### THE RECORDS
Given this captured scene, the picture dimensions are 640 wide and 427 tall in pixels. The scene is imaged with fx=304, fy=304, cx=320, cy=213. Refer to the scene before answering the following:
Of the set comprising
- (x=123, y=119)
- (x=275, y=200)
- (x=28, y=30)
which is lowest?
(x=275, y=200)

* * *

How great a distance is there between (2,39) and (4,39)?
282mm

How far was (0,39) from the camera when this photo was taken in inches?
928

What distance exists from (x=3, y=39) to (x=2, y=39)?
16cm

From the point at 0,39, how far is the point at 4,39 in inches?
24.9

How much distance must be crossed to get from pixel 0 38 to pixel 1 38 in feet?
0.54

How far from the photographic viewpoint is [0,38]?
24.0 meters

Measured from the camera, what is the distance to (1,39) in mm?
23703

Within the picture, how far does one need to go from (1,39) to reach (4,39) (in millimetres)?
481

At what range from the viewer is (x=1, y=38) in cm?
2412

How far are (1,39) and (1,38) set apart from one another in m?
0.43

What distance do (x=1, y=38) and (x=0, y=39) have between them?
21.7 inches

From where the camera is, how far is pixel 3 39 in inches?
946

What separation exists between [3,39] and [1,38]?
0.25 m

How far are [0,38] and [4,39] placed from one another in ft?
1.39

### WHAT THE TASK ASKS
How many lines of the records contain the string "inches"? Case counts. Reply with the number alone.

### FINAL ANSWER
4